Supplied records section start

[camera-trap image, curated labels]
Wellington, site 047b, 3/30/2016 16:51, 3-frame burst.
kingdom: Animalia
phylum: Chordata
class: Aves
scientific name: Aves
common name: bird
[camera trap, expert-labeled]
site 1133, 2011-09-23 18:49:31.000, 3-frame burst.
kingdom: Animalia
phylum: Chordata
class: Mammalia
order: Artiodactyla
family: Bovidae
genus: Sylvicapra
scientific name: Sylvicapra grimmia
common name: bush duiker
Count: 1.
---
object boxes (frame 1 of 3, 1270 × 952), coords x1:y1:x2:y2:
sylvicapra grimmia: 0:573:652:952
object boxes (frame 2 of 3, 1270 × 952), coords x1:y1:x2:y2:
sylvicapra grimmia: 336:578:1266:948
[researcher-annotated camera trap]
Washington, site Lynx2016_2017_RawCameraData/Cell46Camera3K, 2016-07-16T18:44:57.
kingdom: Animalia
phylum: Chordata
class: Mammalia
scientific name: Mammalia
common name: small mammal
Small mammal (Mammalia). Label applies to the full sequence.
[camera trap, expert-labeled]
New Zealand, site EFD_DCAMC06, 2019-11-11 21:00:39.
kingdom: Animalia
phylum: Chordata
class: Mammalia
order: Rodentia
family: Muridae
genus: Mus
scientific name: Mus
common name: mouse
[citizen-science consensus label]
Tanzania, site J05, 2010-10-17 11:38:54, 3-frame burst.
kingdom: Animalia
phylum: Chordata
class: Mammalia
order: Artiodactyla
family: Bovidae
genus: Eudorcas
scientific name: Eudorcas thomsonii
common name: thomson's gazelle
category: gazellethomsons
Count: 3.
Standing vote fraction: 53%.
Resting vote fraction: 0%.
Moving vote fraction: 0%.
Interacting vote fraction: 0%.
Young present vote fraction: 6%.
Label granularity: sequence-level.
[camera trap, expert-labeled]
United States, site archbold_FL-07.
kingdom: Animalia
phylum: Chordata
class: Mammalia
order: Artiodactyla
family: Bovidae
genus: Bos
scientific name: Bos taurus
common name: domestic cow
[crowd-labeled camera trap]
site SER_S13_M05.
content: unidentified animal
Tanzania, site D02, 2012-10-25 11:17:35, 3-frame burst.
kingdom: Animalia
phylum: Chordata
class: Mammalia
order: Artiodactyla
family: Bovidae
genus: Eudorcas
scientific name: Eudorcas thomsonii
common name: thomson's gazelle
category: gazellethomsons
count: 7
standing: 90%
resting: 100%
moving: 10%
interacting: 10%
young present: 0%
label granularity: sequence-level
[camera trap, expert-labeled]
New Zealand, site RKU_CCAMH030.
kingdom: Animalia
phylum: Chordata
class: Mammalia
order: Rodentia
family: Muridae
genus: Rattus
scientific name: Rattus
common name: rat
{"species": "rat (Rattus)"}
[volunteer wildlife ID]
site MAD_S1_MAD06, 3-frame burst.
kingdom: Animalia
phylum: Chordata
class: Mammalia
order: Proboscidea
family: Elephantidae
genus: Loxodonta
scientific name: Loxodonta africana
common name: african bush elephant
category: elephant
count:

Supplied records section end

▶ The task
Transcribe each line of the data above, unaltered, from the one where "scientific name: Mus" appears to the one where "Young present vote fraction: 6%." appears, inclusive of both.

▶ Answer to this problem
scientific name: Mus
common name: mouse
[citizen-science consensus label]
Tanzania, site J05, 2010-10-17 11:38:54, 3-frame burst.
kingdom: Animalia
phylum: Chordata
class: Mammalia
order: Artiodactyla
family: Bovidae
genus: Eudorcas
scientific name: Eudorcas thomsonii
common name: thomson's gazelle
category: gazellethomsons
Count: 3.
Standing vote fraction: 53%.
Resting vote fraction: 0%.
Moving vote fraction: 0%.
Interacting vote fraction: 0%.
Young present vote fraction: 6%.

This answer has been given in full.